Delftse onderzoekers waren in de jaren ’70 en ’80 betrokken bij onderzoek en metingen naar satellieten. Was dat een gevolg van de maanlanding in juli 1969?
Welnee, zeggen emeritus hoogleraren Karel Wakker en Boudewijn Ambrosius. De gevestigde orde van invloedrijke Nederlandse astronomen vond bemande ruimtevaart maar een verkwistende en zinloze bezigheid. Nederland moest zich daar niet mee bezighouden, was toen de consensus.
Grondleggers
Wakker en Ambrosius behoren tot de grondleggers van de ruimtevaartactiviteiten binnen de huidige faculteit Luchtvaart- en Ruimtevaarttechniek. Toen Apollo 11 op 20 juli 1969 op de maan landde, was Wakker net twee jaar afgestudeerd aan de toenmalige afdeling Vliegtuigbouwkunde, en Ambrosius was er tweedejaars student. Een student die maar matig gemotiveerd was omdat constructies van vliegtuigen en luchtstromingen hem niet bijzonder interesseerden. Hij was naar Delft gekomen voor de ruimtevaart, maar dat onderwerp kwam pas verderop in de studie aan bod bij het vak ‘prestatieleer’ van professor Wittenberg.
Jongens als Wakker en Ambrosius knipten in de jaren ‘60 artikelen uit over ruimtevaart en schreven met Nasa en de Russische ruimtevaartorganisatie (de BVD belde bij de familie Wakker aan vanwege opvallend veel post uit Rusland). Ze verdiepten zich in de sterrenhemel en hadden een telescoop om zelf waarnemingen te doen. Allebei vertellen ze dat ze tussen de bekende sterren opeens een onbekende ster zagen bewegen. Dat moest een satelliet zijn. Toen begon het hart sneller te kloppen. Kon je ook bepalen hoe snel, en dus hoe hoog die satelliet beweegt? Kun je dan ook berekenen wanneer hij terugkeert? Dat soort vragen was de eigenlijke drijfveer van het clubje dat zich rond professor Wittenberg in Delft had verzameld.

....................

* **OPDRACHTEN**
[a] Bij welk vak kwam ruimtevaart aan bod in de studie, volgens de tekst over de Delftse ruimtevaartpioniers?
[b] Kopieer uit de tekst over de Delftse ruimtevaartpioniers het stuk vanaf "Jongens als Wakker" tot en met "Delft had verzameld.".

....................

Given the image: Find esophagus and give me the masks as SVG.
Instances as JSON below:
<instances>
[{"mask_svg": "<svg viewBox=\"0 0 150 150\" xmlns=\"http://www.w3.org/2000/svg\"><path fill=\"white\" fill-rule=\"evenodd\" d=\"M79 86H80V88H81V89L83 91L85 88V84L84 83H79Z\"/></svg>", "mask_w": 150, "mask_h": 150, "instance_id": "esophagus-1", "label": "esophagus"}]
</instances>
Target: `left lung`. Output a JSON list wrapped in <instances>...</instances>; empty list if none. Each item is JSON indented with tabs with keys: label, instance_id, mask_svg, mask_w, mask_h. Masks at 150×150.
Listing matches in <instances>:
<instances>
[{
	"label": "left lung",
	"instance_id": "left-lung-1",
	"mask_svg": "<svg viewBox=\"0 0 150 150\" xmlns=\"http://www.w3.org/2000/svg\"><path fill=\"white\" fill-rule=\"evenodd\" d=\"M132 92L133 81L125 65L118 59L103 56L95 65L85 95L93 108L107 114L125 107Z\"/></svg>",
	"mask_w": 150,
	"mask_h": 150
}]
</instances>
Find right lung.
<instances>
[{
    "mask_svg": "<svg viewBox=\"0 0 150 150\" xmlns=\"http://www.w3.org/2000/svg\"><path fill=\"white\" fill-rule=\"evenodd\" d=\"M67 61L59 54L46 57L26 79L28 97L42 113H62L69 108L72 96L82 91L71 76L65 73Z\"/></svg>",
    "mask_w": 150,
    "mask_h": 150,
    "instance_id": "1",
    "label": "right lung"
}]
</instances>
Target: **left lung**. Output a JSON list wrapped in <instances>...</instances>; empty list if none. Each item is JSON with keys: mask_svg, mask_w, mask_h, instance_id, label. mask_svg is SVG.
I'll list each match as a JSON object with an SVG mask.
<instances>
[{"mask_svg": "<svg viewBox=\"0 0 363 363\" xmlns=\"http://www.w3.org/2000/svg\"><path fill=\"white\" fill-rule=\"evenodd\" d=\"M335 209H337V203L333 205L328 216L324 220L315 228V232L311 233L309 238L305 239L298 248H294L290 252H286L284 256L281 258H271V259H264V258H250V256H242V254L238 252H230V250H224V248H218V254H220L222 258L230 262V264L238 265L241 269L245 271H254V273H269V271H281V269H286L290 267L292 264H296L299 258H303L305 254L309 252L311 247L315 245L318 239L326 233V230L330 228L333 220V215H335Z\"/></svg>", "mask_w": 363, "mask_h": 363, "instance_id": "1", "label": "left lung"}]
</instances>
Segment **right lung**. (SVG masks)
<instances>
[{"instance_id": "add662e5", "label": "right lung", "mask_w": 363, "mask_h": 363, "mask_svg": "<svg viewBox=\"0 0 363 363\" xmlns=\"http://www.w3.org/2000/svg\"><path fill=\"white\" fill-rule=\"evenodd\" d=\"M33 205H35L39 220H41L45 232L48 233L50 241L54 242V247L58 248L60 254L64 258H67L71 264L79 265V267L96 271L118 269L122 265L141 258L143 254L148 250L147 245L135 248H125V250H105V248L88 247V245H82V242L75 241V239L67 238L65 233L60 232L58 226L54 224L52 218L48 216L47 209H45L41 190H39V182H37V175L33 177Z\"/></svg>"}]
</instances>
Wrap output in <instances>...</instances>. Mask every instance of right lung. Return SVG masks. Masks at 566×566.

....................

* **ANTWOORDEN PER OPDRACHT**
[a] Bij het vak ‘prestatieleer’ van professor Wittenberg.

[b]
Jongens als Wakker en Ambrosius knipten in de jaren ‘60 artikelen uit over ruimtevaart en schreven met Nasa en de Russische ruimtevaartorganisatie (de BVD belde bij de familie Wakker aan vanwege opvallend veel post uit Rusland). Ze verdiepten zich in de sterrenhemel en hadden een telescoop om zelf waarnemingen te doen. Allebei vertellen ze dat ze tussen de bekende sterren opeens een onbekende ster zagen bewegen. Dat moest een satelliet zijn. Toen begon het hart sneller te kloppen. Kon je ook bepalen hoe snel, en dus hoe hoog die satelliet beweegt? Kun je dan ook berekenen wanneer hij terugkeert? Dat soort vragen was de eigenlijke drijfveer van het clubje dat zich rond professor Wittenberg in Delft had verzameld.